Ces photos nous ont été aimablement communiquées par M. Bernard Ollive, petit-fils de l'amiral Emmanuel Ollive qui servit dans le régiment des canonniers marins et les canonnières fluviales pendant la Première Guerre mondiale.
Comme en 1870, l'Armée connaissait une pénurie en pièces d'artillerie de gros calibre et la Marine proposa d'emblée de lui céder les canons sans emploi dont elle disposait, avec les munitions et le personnel nécessaires. Elle mit sur pieds un régiment de canonniers marins, placé sous le commandement du capitaine de vaisseau Amet (neveu du commandant du fort de Montrouge en 1870-71), disposant de neuf batteries armant des canons de 14 et de 16 cm. Le 7 octobre 1914, sept batteries furent envoyées dans la région de Toul, deux dans la région de Verdun.
Sous les ordres du capitaine de frégate Grandclément, le lieutenant de vaisseau Ollive se trouvait alors à la tête des marins armant la batterie du bois des Blusses, près du fort de Liouville, fort Séré de Rivières copieusement bombardé en septembre et dont l'artillerie avait été rendue quasi-inopérante. Affecté le 15 septembre au régiment des canonniers marins, Ollive était breveté canonnier ; il venait de la 5e région maritime (Toulon), après une affectation comme 2e officier canonnier à bord du cuirassé Mirabeau.
Les affûts des canons furent montés sur des plates-formes bétonnées, coulées par les marins. Ils furent plus tard adaptés pour permettre le tir à un site plus important que les 15 degrés du service à bord, car il fallait pouvoir profiter d'une plus grande portée ; après modification, les canons de 14 cm purent tirer à 15 km.

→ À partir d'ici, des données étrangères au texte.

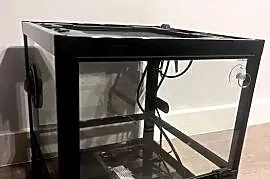 Terrarium 30x30x32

Le lieutenant de vaisseau Ollive est ici photographié avec ses canonniers. Au front, la casquette de mer introduite en octobre 1913 est souvent adoptée, bien avant son autorisation formelle de décembre 1915. Depuis mai 1912 le veston de cuir peut remplacer les effets de drap en tenue n°3.
Les quartiers-maîtres et matelots canonniers sont dans diverses tenues, adaptées à la vie en campagne... et à la corvée de patates (noter la présence d'un tonneau de cambusard, essentiel pour le maintien du moral). Le fort de Liouville restait sous la responsabilité de l'Armée, ce qui explique la présence de deux "terriens".
Chaque pièce était sous l'autorité directe d'un second maître canonnier, homme à la casquette et au veston à deux rangées de boutons. Il se distingue ici par un insigne spécifique sur la manche gauche : deux canons croisés brodés en or qui montrent qu'il était titulaire du certificat d'aptitude aux fonctions de chef de section d'artillerie. Cet insigne avait été introduit en décembre 1906.
Le régiment des canonniers marins servit jusqu'à la fin de la guerre, ses batteries étant parfois fixes, parfois mobiles, sur péniche, voire sur voie ferrée pour les très gros calibres, au sein de la troisième division de la Réserve générale d'artillerie lourde.
Nous aurons l'occasion de poster encore des photos qui retracent la guerre d'Emmanuel Ollive et l'épopée de ce régiment qui reçut un drapeau – le deuxième de la Marine – créé par un arrêté du 10 décembre 1917.